Ms. Friedan made the basic assumption from her “research” that American housewives were not happy in the late 50’s. Even though today we may look back at the 50’s as a time where the nuclear family was thriving and happy, she tries to prove that the picture of that time was deceiving. In her view, women weren’t actually happy at home – it was all a façade. In fact, they were “tired”, “unfulfilled” and “desperate”. She called it “the problem with no name” for millions of American housewives. Her book became enormously popular as women all across America read it and identified with this “problem”. Why was it that “Occupation: Housewife” was not fulfilling these women?
Well, Friedan gives us the answer – at least the one that made the most sense to her at the time. It was because these women weren’t contributing something meaningful to society. They weren’t growing to their full potential as human beings. They were instead, trying to find happiness by living through their children and husband.
After many chapters of depicting housewives as sorry, pathetic, depressed creatures who are manipulated very wrongly by society (i.e. men), she gets to the crux of the matter: Maslow’s Hierarchy of Needs—Self Actualization. She stipulates that as human beings, we have moved beyond the point where all of our time need be focused on the basic needs of food, clothing and s*x. We are free to move on to the “higher” levels of being.
She saw the American housewife as stuck in the endless cycle of trying to fulfill those basic needs. These women are doing the tasks that could be done by the “feeble-minded” and in so doing, were staying on the bottom rung of life. She believed that women were trapped in a “comfortable concentration camp” (her very words). In addition to not being a meaningful part of society, she believed that these housewives were actually contributing to all sorts of problems with children in the society. She makes outrageous claims about autism, homos*xuality, and childhood delinquency – linking these problems to the fact that too much motherly love (smothering) causes such problems in children.
Her solution to the problem of unhappy housewives? Educate yourself. By doing so, you free yourself to become a useful member of society. All of those unhappy feelings will magically go away. All of the desperation, depression and anger will subside as soon as you begin to contribute to the world around you.
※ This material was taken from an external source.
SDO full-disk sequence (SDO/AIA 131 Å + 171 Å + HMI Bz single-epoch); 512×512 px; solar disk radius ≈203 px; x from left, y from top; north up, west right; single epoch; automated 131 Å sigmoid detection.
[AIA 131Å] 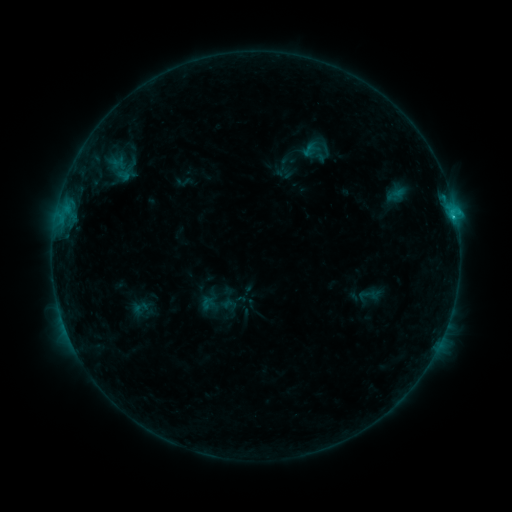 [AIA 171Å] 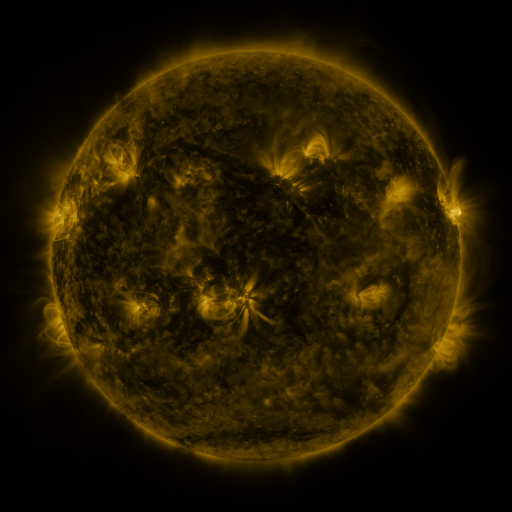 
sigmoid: [298, 142, 320, 159]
How many women have bought into this line of thinking since this book was first published?
It was quite interesting to read The Feminine Mystique right on the heels of another book Home Alone America: The Hidden Toll of Day Care, Behavioral Drugs, and Other Parent Substitutes by Mary Eberstadt (2004). In HAA, Eberstadt goes through several problems with today’s children – obesity, deficit disorders, violence, early s*xuality, etc – and tries to show how these problems stem from mothers being absent from the home.
These books are similar in that they both try to make mothers feel like they are unfulfilled in some respect. Friedan tries to convince women that if only they work and be part of society will they be fulfilled. Eberstadt tries to convince women that if only they stay home and raise the family they have, will they be fulfilled by taking good care of their children.
I offer that both women are wrong.
It’s amazing that through the decades since the 1920’s, women have been on this pendulum of “finding fulfillment”. Today we are seeing more career women who are finding that they are not really fulfilled with being the CEO of a company or making great advancements in education. They have left those positions, hoping to find more fulfillment at home. But once they go home, what if they don’t find the fulfillment there, either? What is a woman to do?
The search for happiness and fulfillment is a universal feeling. (Ironically, Friedan says that someone can “feel” happy, but that it doesn’t necessarily mean that person is fulfilled. Huh?) Friedan thought she had found the end to this search in her own life and wanted to lead other women to this path of self-actualization. The women who bought into her book thought they, too, could finally answer the question of happiness. Today we are seeing the result of women leaving the home in ways that I’m not sure that Friedan could anticipate.
My question is: How does one truly find happiness and fulfillment?
Is it found in the serving and building up of one’s self or of others?
Is it found by simply changing from one sphere (the home) to another (the workplace) or vice versa?